Onu: carestia in metà Gaza. Cisgiordania in ebollizione
Senza tregua Bombe su una sede Unrwa, cancellata una famiglia a Rafah: l'attacco israeliano non si ferma, come non si fermano fame e malattie. Intanto crescono le crepe nel governo israeliano. E il ministero della salute boicotta l'inchiesta Onu sulle vittime del 7 ottobre
Senza tregua Bombe su una sede Unrwa, cancellata una famiglia a Rafah: l'attacco israeliano non si ferma, come non si fermano fame e malattie. Intanto crescono le crepe nel governo israeliano. E il ministero della salute boicotta l'inchiesta Onu sulle vittime del 7 ottobre
«È il più grande sfollamento vissuto dal popolo palestinese dal 1948». Così ha scritto su X l’agenzia dell’Onu, Unrwa, nata nel 1949 per tutelare il diritto al ritorno dei profughi palestinesi, per descrivere i primi cento giorni di offensiva su Gaza. Il popolo delle tende è ancora il popolo delle tende.
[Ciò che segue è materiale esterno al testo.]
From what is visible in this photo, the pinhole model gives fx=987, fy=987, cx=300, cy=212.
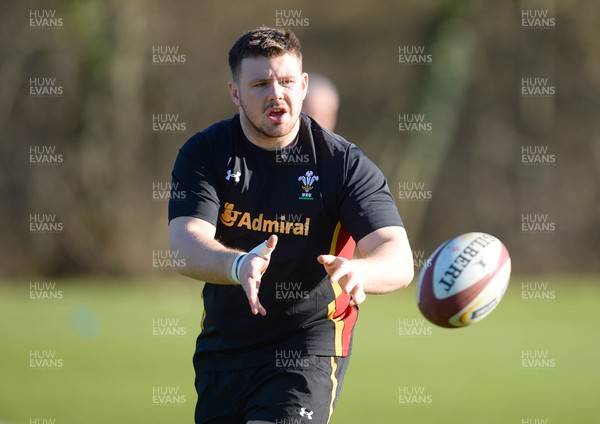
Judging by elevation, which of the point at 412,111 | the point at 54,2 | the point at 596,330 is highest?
the point at 54,2

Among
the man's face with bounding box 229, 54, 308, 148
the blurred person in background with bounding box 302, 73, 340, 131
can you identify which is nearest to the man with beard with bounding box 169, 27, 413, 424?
the man's face with bounding box 229, 54, 308, 148

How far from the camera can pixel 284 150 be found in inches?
197

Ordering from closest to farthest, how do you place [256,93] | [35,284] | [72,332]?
[256,93] → [72,332] → [35,284]

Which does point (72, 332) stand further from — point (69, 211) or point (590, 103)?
point (590, 103)

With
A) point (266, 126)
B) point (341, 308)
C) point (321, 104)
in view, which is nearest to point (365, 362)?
point (321, 104)

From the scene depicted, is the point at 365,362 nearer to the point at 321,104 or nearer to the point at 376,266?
the point at 321,104

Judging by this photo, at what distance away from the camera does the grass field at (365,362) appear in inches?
355

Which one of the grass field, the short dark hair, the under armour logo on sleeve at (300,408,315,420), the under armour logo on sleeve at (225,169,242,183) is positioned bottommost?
the grass field

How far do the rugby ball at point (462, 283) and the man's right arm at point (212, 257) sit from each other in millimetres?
1292

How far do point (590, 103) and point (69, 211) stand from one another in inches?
485

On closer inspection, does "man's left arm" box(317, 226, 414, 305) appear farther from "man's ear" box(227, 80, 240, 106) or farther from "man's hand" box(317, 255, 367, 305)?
"man's ear" box(227, 80, 240, 106)

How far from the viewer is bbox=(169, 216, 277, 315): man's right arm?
4000 mm

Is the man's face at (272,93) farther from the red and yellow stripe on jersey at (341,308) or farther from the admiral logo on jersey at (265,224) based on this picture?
the red and yellow stripe on jersey at (341,308)

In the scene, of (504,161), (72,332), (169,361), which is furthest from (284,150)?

Soffre la fame, vive in rifugi affollati, ha freddo, non ha più casa. E muore: ieri il bilancio delle vittime accertate è salito a 24.285, di cui 158 nelle ultime 24 ore. Tra le strutture colpite, una casa a Rafah (uccisa l’intera famiglia, 12 persone) e un magazzino dell’Unrwa a Deir el-Balah.
Sui social i funzionari Onu che riescono a entrare dall’Egitto raccontano le condizioni nel sud: «Alcuni non mangiano da giorni, i bambini non hanno vestiti invernali. La maggior parte dei prodotti non si trova e quelli disponibili costano troppo», dice Olga Cherevko dell’agenzia Ocha.
Che continua la conta degli affamati: 378mila palestinesi sono nella fase 5, «catastrofe»; 939mila nella fase 4, «emergenza». L’Oms invece dà conto delle malattie: ora si diffonde l’epatite A nel centro e a Rafah, le aree più affollate, per la carenza di acqua pulita e bagni e il collasso del sistema fognario.
Intanto la politica si muove a modo suo. L’Unione europea ha inserito il capo di Hamas a Gaza, Yahya Sinwar, nella lista dei terroristi aprendo al congelamento di eventuali beni detenuti nel continente.
Si discute anche a Davos: ieri al forum svizzero il primo ministro del Qatar, Al Thani, impegnato nel negoziato tra Hamas e Israele, ha detto che «senza una soluzione politica a due stati, non ci sono formule magiche che riportino a prima del 7 ottobre». Necessari, dice, cessate il fuoco, rilascio dei prigionieri israeliani e palestinesi e fine dell’occupazione militare dei Territori occupati.
Consapevolezze emergono anche a Tel Aviv. Se, secondo fonti interne, il premier Netanyahu e il ministro della difesa Gallant non si parlano più, ieri alla Army Radio il ministro Sa’ar ha ammesso che no, «Hamas non è stato sconfitto» (ieri, tra l’altro una 50ina di missili sono stati lanciati dalla Striscia verso la città di Netivot).
Lunedì era stato il ministro Eisenkot a insistere per un accordo di scambio tra prigionieri e ad accusare il gabinetto di guerra di «mentire a se stesso».
Del caos interno alla politica israeliana è un segno la rivelazione di Haaretz secondo cui l’esercito sta avvertendo il governo di una «imminente implosione» della Cisgiordania, chiusa da tre mesi, sottoposta a raid militari e violenze dei coloni, senza quasi più lavoro né in Israele né nelle città palestinesi, divise tra loro e irraggiungibili.
Per questo l’esercito avrebbe trasferito una delle unità di élite da Gaza alla Cisgiordania, per prevenire esplosioni di rabbia. «Errore grave» l’ha definito il ministro dell’ultradestra Ben Gvir.
Il ministero della salute, intanto, ha ordinato ai medici israeliani di non parlare e collaborare con la Commissione internazionale di inchiesta dell’Onu che indaga sulle vittime del 7 ottobre. Lo riporta il Times of Israel.